Climate Change

WHO responds to health needs caused by Cyclone Pam


Té / 16 March 2015

The World Health Organization (WHO) in the Western Pacific Region is coordinating response efforts with Vanuatu’s Ministry of Health and other humanitarian partners to bring much-needed health support to the Pacific island country, following the devastation caused by Cyclone Pam.

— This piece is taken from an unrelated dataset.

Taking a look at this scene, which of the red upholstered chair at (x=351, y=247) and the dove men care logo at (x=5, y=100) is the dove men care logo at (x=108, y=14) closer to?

The cyclone ravaged Vanuatu on 13–14 March with winds of more than 250 kilometres per hour and one-metre storm surges. While damage is still being assessed, there are reports of deaths and serious injuries, destroyed homes, and limited or no access to health services, food and clean water in many places.
“We are working closely with our partners to get the people of Vanuatu what they need as quickly as possible to respond to this devastating cyclone,” said Dr Shin Young-soo, WHO Regional Director for the Western Pacific. “We have activated our emergency operations centre and put a support team in place to assess needs and deploy critical resources to help in the response.”
WHO is sending health and emergency response experts with supplies to Vanuatu to assist in the response. WHO is also communicating with the governments of Australia and New Zealand, the United Nations Children’s Fund (UNICEF) and other organizations, to ensure Vanuatu gets the right resources to meet their health needs. WHO and UNICEF are also working with the Ministry of Health to conduct an immunization campaign in response to a measles outbreak that began before the cyclone.
Complicating response efforts, the cyclone caused roads blocked with debris, knocked down bridges, and flooding. Electricity is out in many places and phones and Internet systems are down or are unreliable. The extent of the damage continues to be assessed.